Una vez establecida la situación de falta de crecimiento y estancamiento de la economía, a la par de la generalizada percepción de desencanto y decepción por la democracia, el documento pasa a revisar y cuestionar por qué hemos llegado a este punto. Encuentran que hay una idea que debe ser eliminada: que la justicia y la equidad son un factor normativo externo al funcionamiento de la actividad económica; por el contrario, insisten que "la igualdad y la distribución son condición del crecimiento, no su resultado". Para ensanchar el mercado interno hay que mejorar salarios, capacidad de compra. Hay una crítica a la renuncia del Estado mexicano para ejercer el presupuesto con criterio de política social, y no solamente ajustarse a los equilibrios macroeconómicos que son dictados neoliberales. Además, otro punto central del análisis que hace el IETD tiene que ver también con el rechazo a otra idea: que el pluralismo político actual es la causa por la que no hayan podido concretarse las tan ansiadas "reformas estructurales" que traerían la prosperidad y los empleos deseados. Desde su óptica, "las sociedades democráticas son pluralistas, y quienes gobiernan suelen encarnar las aspiraciones de sólo una franja de esa sociedad. Territorios significativos de ese magma al que llamamos sociedad no se identifican con sus respectivos gobiernos. Ese caldo de cultivo es el que hace atractivo el resorte de la obstrucción".

El dilema está en que, aunque formalmente somos un país presidencial cuya elección corre en vía diferente de la conformación del Congreso, "la verdad es que desde 1997 quedamos obligados a formar coaliciones de gobierno para tener un Poder Legislativo que sea acompañante del Presidente y no su principal complicación. Este es el rezago más importante, el principal pendiente, el mayor obstáculo mental que no ha sabido superar la política contemporánea en México".

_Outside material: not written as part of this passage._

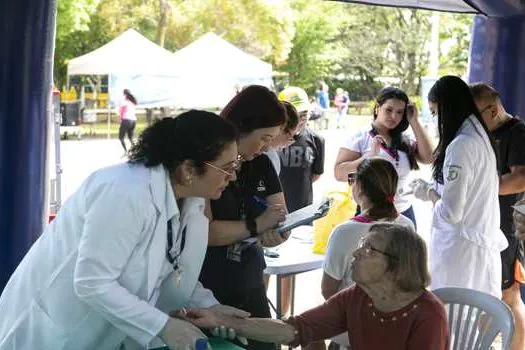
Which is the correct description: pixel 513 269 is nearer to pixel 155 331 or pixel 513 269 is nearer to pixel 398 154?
pixel 398 154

Frente al pronóstico más viable que en las elecciones del 2012 ningún partido logre la mayoría en el Congreso, y ante la necesidad de construir un verdadero Estado social y democrático de Derecho en México, el IETD propone que ha llegado el momento de discutir la sustitución del régimen presidencial por uno parlamentario. De ninguna manera se considera viable la propuesta de algunos de limitar el pluralismo actual, por el contrario, se afirma que el futuro de la democracia en México, aunque no transitemos a un régimen parlamentario, dependerá cada vez más de saber gobernar en coalición, de compartir el poder con un aliado a menudo incómodo: un "equipo de rivales", como en su momento lo supo construir Abraham Lincoln. El parlamentarismo significa conversación entre adversarios, naturalización del acuerdo, políticas de coalición.

Al igual que en la propuesta del Instituto de Estudios de la Transición Democrática, creo que debemos coincidir en reconocer que no parece haber ni en las bases sociales de los partidos, menos en sus dirigentes o candidatos, una disposición para sustituir el régimen presidencial actual por uno parlamentario. Sin embargo, me parece algo importante el que ya iniciemos la discusión y el reconocimiento de que el mayor problema de la democracia no es la "ingobernabilidad", sino el mal gobierno. "Y el mal gobierno no es sólo consecuencia de la mayor o menor incompetencia o carisma de los gobernantes, sino del modo o la lógica patrimonial con que funcionan las instituciones públicas, es decir, la naturaleza, fortaleza y legitimidad del Estado". "Es esta naturaleza patrimonialista y clientelar del funcionamiento de la mayor parte de las instituciones estatales lo que ayuda a explicar que, pese a la alternancia en casi todos los niveles de gobierno, el ejercicio real del poder siga siendo tan autoritario, ineficiente y opaco como antes". Estas prácticas "convierten a las instituciones públicas y sus recursos en patrimonio exclusivo de grupos que pueden privilegiar o sancionar discrecionalmente a ciertos sectores sociales". O sea, en palabras simples y claras, ya no es momento de pensar en un país de "hombres fuertes", sino en un país de leyes e instituciones al servicio de los ciudadanos, de la sociedad.